Failure of a gene-reading quality-control mechanism called Integrator leaves cells littered with abnormal RNA strands that increase cell stress and may contribute to diseases such as cancer and neurodegeneration, a new study has found.
- By STEPHANIE DUTCHEN
The federally funded research, published April 14 in Cell, is the first to reveal the consequences of such failures. In doing so, it explains some of the symptoms seen in patients with Integrator mutations that have stumped doctors and suggests a path toward treatment.
"Normally you can look at the altered gene activity in patients with a mutation and understand how you get from there to the patient's symptoms. But with Integrator, the gene activity doesn't explain the symptoms," said senior author Karen Adelman, the Edward S. Harkness Professor of Biological Chemistry and Molecular Pharmacology in the Blavatnik Institute at Harvard Medical School.
"We discovered that it's not certain genes causing the symptoms, it's the abundance of poor-quality, incomplete RNAs that are made when Integrator is mutated," she said.
The results call for more attention to incomplete RNAs, which have been generally overlooked in research and medicine.
"I've been studying gene transcription for a long time, and the focus has always been on measuring the amount of mature, full-length RNA made from each gene." Adelman said. "We're proposing that the immature RNA that most studies ignore is the very thing that causes cell stress and damage."
The new work opens the door to better understanding diseases associated not just with Integrator mutations but with other, similar malfunctions in RNA production.

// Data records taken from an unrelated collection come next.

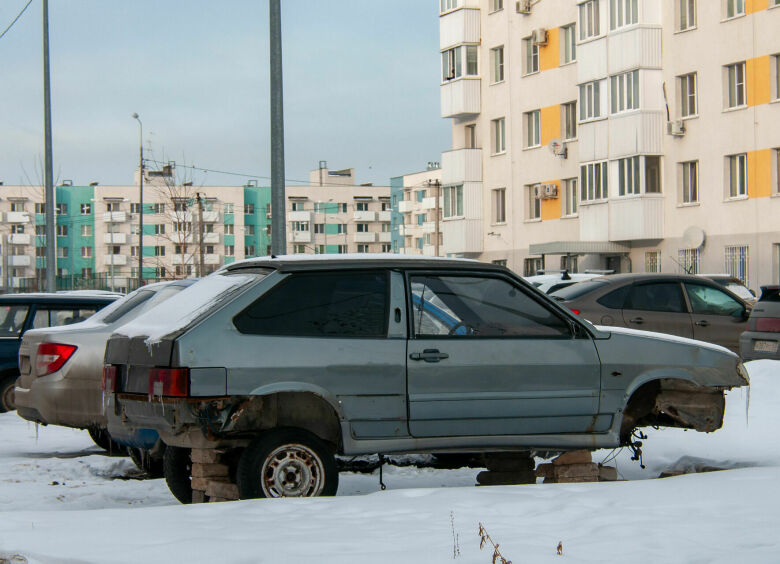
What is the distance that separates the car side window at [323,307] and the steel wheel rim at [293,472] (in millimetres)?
726

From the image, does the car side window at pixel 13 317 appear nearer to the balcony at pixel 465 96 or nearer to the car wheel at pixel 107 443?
the car wheel at pixel 107 443

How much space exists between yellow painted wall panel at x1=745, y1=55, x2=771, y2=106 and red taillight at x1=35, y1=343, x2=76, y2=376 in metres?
30.9

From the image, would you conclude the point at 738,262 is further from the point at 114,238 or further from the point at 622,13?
the point at 114,238

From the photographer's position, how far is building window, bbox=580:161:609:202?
42656 mm

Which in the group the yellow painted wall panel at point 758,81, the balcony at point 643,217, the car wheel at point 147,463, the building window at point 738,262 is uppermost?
the yellow painted wall panel at point 758,81

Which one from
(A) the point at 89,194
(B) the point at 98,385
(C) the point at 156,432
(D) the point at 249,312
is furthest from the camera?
(A) the point at 89,194

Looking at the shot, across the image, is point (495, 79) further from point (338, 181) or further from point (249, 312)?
point (338, 181)

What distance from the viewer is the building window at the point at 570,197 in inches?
1801

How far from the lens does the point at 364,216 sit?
126 metres

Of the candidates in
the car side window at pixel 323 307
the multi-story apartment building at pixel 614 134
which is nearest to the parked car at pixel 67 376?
the car side window at pixel 323 307

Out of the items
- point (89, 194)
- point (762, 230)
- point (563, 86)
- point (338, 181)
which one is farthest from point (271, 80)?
point (338, 181)

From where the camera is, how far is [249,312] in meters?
6.96

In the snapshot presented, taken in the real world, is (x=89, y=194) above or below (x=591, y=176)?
above

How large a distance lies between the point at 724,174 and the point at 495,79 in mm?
14574
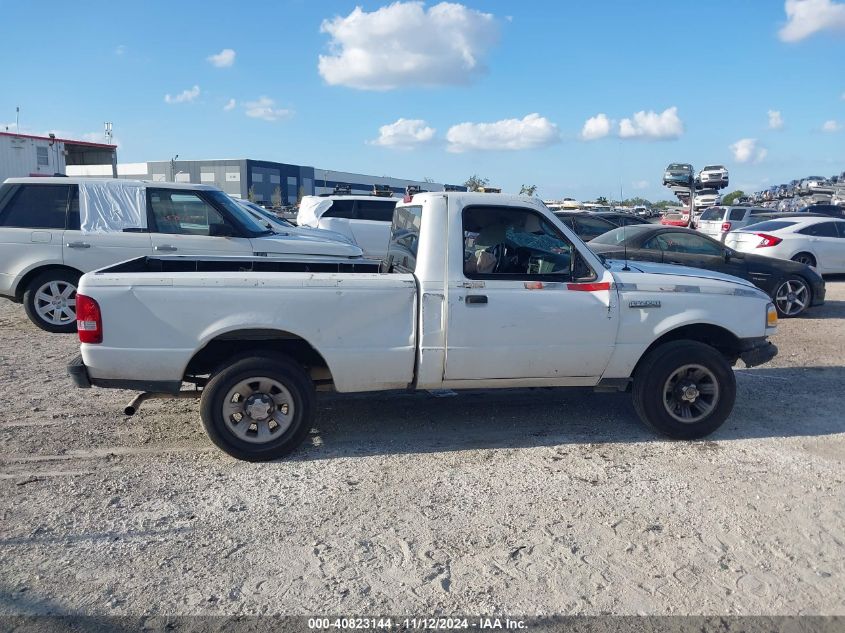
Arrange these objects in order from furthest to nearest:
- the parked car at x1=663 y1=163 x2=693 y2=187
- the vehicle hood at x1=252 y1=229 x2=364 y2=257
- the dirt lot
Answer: the parked car at x1=663 y1=163 x2=693 y2=187 → the vehicle hood at x1=252 y1=229 x2=364 y2=257 → the dirt lot

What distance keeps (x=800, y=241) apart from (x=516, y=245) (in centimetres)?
1120

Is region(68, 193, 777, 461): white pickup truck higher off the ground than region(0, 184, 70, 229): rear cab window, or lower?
lower

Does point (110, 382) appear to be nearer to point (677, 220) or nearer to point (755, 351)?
point (755, 351)

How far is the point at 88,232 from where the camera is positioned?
8734 mm

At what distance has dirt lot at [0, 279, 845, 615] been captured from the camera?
337cm

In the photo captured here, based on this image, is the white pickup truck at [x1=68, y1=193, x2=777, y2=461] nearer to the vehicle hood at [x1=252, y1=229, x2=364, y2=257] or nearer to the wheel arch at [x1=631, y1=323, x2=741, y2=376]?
the wheel arch at [x1=631, y1=323, x2=741, y2=376]

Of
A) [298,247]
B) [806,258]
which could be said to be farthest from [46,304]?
[806,258]

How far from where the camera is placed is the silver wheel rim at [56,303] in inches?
342

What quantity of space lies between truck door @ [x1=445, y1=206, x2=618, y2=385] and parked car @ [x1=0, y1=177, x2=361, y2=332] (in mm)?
4630

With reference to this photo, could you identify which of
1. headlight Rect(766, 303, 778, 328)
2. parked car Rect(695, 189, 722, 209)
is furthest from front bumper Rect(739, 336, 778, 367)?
parked car Rect(695, 189, 722, 209)

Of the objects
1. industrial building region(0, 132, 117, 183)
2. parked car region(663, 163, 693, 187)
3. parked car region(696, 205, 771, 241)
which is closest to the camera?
parked car region(696, 205, 771, 241)

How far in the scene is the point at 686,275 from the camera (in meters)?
5.60

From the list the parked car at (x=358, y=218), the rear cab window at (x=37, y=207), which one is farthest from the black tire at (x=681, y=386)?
the parked car at (x=358, y=218)

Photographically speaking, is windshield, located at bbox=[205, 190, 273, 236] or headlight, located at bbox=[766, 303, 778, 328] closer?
headlight, located at bbox=[766, 303, 778, 328]
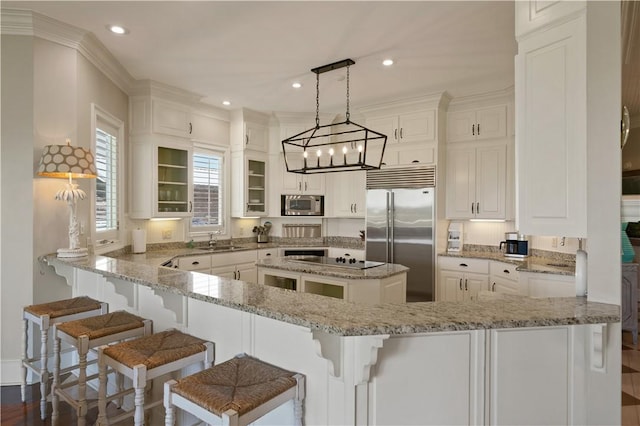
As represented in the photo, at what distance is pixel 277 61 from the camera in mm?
3664

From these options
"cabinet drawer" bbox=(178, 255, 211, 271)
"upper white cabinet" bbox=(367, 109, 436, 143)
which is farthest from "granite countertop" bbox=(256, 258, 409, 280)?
"upper white cabinet" bbox=(367, 109, 436, 143)

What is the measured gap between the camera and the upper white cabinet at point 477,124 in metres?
4.53

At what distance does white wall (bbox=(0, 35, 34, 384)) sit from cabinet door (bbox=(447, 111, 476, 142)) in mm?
4435

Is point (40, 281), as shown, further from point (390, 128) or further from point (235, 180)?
point (390, 128)

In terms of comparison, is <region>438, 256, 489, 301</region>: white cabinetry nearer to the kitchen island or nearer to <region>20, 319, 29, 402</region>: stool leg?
the kitchen island

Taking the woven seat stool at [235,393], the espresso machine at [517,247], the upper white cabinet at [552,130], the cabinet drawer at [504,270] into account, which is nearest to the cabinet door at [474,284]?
the cabinet drawer at [504,270]

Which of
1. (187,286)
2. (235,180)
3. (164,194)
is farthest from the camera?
(235,180)

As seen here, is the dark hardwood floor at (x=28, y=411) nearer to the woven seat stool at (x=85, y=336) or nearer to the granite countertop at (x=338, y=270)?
the woven seat stool at (x=85, y=336)

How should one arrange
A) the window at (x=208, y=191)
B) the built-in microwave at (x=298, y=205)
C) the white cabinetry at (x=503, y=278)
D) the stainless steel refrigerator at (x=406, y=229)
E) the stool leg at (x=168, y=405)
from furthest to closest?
the built-in microwave at (x=298, y=205)
the window at (x=208, y=191)
the stainless steel refrigerator at (x=406, y=229)
the white cabinetry at (x=503, y=278)
the stool leg at (x=168, y=405)

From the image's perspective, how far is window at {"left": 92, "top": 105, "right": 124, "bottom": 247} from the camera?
3570 millimetres

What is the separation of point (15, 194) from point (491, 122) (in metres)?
4.88

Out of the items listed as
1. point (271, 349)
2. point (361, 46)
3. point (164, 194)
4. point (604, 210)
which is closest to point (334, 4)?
point (361, 46)

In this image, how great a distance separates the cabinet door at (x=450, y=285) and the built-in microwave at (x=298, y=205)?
2131mm

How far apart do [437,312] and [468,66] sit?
3.17 meters
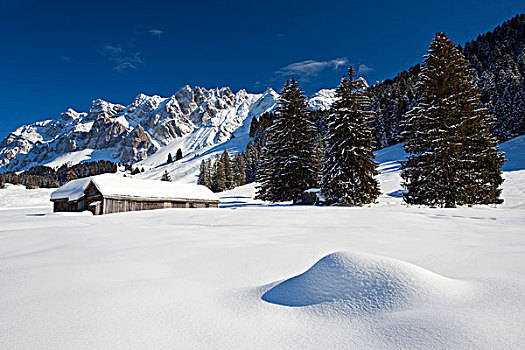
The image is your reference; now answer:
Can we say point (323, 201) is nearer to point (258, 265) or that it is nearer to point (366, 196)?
point (366, 196)

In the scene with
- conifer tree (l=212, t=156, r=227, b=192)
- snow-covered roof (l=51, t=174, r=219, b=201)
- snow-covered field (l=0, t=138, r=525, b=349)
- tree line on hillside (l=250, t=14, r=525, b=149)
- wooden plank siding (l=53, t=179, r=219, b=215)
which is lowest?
A: snow-covered field (l=0, t=138, r=525, b=349)

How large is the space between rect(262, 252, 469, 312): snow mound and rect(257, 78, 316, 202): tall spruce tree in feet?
64.0

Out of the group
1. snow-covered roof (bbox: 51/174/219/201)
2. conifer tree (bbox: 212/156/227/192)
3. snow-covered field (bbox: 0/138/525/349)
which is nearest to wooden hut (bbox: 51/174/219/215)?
snow-covered roof (bbox: 51/174/219/201)

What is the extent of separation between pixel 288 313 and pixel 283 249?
2946 mm

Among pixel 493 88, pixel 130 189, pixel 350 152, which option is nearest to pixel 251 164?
pixel 130 189

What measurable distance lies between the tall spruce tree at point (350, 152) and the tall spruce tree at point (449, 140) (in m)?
3.47

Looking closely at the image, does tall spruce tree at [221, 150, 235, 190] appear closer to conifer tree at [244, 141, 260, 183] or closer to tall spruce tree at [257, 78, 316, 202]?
conifer tree at [244, 141, 260, 183]

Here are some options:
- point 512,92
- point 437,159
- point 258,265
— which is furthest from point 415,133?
point 512,92

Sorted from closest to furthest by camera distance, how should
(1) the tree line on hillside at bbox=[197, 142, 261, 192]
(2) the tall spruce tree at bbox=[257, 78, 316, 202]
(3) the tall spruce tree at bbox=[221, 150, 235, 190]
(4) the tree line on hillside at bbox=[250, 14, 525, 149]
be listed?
(2) the tall spruce tree at bbox=[257, 78, 316, 202]
(4) the tree line on hillside at bbox=[250, 14, 525, 149]
(1) the tree line on hillside at bbox=[197, 142, 261, 192]
(3) the tall spruce tree at bbox=[221, 150, 235, 190]

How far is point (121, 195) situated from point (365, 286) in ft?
71.4

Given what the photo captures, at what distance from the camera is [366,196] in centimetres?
1892

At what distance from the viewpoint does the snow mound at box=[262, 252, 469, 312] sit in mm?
2474

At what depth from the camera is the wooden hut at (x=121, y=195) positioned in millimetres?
20516

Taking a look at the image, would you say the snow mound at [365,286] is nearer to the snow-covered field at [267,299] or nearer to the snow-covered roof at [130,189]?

The importance of finishing the gene marathon
Integrator is one of many protein complexes in the cell nucleus that help control which genes can be "read" and ultimately translated into the proteins that perform the functions of life.
Adelman and colleagues - led by first author Apoorva Baluapuri, research fellow in biological chemistry and molecular pharmacology in the Adelman Lab - focused on Integrator because mutations in it have been linked to neurologic and blood disorders, cancers, ciliopathies, developmental abnormalities, and other diseases.
Integrator ensures that the machinery preparing to read a gene sequence can make it all the way to the end of the gene. That can be quite a challenge for very long genes.
"It's like how race officials don't let any random person show up to run the Boston Marathon; they hold time trials to make sure runners can finish," Adelman said.
But sometimes, when there's a mutation in the Integrator complex, machinery that's not up to the task sneaks into the gene.
"It's like letting me start a marathon. It would be okay for a short distance, but I'd never make it to the end," Adelman said.